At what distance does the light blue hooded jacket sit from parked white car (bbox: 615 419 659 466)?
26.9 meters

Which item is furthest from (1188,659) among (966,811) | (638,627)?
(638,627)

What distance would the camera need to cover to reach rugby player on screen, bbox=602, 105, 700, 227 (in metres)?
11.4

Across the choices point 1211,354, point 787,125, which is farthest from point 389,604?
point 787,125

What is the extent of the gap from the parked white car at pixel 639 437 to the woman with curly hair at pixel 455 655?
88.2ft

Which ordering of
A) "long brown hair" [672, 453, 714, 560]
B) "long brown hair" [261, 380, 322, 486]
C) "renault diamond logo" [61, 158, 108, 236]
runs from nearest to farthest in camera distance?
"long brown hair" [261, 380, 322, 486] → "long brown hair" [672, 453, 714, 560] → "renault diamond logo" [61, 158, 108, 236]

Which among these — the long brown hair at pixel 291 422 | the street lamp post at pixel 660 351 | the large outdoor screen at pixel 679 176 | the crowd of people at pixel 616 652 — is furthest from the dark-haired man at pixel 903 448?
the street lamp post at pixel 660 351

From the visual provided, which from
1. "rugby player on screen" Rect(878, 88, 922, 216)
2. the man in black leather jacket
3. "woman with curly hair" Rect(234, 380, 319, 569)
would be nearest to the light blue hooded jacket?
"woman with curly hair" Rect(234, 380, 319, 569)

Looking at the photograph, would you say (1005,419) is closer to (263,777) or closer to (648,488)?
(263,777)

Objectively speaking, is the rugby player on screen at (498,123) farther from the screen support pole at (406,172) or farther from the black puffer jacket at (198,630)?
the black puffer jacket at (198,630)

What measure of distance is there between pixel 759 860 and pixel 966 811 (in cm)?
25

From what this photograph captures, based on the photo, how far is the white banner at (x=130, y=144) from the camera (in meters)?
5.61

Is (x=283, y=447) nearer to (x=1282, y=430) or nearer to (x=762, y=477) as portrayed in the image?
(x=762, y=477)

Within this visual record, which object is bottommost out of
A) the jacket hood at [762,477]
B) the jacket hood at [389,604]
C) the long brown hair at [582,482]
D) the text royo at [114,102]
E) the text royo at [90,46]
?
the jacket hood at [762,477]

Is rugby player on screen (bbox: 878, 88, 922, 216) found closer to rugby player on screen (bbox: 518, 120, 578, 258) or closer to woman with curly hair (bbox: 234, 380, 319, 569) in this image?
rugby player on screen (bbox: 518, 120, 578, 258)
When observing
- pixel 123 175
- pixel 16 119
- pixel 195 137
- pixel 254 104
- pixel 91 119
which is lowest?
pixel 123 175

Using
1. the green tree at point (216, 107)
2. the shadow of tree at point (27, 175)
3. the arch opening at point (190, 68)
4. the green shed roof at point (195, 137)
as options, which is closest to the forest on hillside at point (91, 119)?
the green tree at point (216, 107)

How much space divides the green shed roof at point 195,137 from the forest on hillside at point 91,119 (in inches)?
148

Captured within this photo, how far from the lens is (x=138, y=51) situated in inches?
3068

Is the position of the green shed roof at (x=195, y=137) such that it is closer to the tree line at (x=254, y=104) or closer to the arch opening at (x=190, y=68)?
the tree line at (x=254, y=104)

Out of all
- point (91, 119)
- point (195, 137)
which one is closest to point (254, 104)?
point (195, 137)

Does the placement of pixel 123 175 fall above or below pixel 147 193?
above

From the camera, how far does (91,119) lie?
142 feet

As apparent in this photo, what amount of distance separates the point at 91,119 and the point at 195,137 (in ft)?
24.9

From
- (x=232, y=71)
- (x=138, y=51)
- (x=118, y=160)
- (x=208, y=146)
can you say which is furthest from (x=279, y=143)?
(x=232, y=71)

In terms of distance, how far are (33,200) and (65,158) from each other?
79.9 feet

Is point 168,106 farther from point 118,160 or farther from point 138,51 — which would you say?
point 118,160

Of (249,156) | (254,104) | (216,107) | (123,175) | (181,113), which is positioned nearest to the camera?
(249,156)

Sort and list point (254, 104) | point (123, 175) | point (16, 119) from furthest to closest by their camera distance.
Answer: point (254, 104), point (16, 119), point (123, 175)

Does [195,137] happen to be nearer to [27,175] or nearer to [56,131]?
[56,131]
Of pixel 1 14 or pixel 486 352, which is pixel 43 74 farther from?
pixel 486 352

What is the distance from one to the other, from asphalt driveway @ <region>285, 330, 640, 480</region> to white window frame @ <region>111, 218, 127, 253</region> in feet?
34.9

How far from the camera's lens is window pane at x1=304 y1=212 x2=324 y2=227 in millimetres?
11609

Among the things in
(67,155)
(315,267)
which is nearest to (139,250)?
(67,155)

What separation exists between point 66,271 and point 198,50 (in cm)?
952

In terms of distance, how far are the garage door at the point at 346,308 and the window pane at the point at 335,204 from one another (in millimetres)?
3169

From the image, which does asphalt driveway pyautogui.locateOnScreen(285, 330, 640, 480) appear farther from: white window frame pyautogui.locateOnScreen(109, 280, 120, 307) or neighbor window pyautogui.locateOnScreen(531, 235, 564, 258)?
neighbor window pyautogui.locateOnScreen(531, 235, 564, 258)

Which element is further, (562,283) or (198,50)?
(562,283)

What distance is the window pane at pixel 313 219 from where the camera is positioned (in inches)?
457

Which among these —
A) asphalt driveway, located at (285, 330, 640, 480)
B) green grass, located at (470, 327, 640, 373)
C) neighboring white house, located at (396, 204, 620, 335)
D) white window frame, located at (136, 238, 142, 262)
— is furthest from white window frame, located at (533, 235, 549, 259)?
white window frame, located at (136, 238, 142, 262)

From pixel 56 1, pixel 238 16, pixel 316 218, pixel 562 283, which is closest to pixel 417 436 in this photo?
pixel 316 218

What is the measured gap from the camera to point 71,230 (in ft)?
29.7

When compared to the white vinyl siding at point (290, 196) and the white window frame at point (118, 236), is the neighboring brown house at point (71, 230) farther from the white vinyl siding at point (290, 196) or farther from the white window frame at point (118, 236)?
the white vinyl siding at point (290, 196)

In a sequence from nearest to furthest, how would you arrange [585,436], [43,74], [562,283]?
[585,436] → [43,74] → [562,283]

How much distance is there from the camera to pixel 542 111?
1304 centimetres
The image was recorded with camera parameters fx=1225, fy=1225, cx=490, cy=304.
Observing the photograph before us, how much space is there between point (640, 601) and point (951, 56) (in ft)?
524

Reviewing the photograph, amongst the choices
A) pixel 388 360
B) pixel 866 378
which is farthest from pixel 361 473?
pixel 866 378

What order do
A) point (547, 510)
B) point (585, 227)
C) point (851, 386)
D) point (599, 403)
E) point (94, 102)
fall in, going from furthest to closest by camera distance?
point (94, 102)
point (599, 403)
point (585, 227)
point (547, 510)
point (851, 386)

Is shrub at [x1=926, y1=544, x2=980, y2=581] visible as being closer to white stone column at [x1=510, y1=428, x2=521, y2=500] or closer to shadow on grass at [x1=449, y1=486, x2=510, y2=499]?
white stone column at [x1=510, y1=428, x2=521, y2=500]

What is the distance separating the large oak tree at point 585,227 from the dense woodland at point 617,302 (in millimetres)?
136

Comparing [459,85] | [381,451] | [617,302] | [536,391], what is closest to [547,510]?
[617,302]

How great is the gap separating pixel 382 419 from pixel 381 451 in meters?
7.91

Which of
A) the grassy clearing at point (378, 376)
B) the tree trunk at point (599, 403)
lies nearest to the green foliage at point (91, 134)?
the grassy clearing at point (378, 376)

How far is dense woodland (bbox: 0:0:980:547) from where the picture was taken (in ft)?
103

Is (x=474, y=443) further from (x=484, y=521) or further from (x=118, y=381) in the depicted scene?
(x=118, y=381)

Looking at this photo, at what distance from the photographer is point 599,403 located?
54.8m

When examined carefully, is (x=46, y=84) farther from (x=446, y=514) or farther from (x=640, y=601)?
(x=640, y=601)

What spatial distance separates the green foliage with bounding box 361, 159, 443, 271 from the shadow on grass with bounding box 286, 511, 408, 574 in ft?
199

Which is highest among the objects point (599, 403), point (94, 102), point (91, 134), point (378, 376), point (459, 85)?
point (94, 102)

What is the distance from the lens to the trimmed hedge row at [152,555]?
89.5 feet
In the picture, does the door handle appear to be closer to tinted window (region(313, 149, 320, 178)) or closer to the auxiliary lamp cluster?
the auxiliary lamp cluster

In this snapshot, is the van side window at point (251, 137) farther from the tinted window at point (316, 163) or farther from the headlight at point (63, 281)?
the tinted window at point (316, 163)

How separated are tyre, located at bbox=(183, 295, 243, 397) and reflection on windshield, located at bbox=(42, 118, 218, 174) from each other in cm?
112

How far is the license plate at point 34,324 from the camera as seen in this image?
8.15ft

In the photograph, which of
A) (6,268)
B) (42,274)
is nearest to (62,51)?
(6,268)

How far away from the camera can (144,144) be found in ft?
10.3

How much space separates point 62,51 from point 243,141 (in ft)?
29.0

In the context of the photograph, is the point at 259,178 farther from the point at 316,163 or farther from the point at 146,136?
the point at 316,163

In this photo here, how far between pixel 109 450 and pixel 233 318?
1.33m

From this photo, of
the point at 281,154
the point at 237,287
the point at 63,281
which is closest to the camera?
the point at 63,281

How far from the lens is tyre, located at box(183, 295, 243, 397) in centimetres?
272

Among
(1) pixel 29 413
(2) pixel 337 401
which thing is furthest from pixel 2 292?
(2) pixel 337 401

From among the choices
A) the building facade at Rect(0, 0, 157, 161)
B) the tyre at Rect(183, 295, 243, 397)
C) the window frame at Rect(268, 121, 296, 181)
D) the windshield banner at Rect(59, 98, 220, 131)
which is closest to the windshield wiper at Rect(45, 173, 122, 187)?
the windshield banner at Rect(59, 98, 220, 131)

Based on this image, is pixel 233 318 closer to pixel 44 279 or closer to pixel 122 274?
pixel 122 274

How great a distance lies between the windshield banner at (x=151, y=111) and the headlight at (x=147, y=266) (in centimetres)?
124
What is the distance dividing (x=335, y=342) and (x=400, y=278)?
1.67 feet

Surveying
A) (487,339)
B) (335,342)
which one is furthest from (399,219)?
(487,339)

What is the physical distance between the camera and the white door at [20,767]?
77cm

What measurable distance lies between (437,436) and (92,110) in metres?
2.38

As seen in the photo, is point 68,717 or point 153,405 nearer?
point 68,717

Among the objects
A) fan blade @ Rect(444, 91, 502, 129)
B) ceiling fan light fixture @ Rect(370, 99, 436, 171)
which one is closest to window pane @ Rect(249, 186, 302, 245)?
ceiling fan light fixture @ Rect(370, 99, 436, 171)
════════════════════
The answer consists only of the lines from the one containing "What is the distance dividing" to the end of the records, each written out exactly.

What is the distance dividing (x=335, y=342) and (x=400, y=278)?
1.67 feet

Surveying
A) (487,339)
B) (335,342)
which one is furthest from (399,219)?
(487,339)

What is the physical distance between the camera and the white door at [20,767]?
77cm

What measurable distance lies between (437,436) and (92,110) in metres?
2.38

As seen in the photo, is point 68,717 or point 153,405 nearer?
point 68,717

Among the objects
A) fan blade @ Rect(444, 91, 502, 129)
B) ceiling fan light fixture @ Rect(370, 99, 436, 171)
which one is closest to window pane @ Rect(249, 186, 302, 245)?
ceiling fan light fixture @ Rect(370, 99, 436, 171)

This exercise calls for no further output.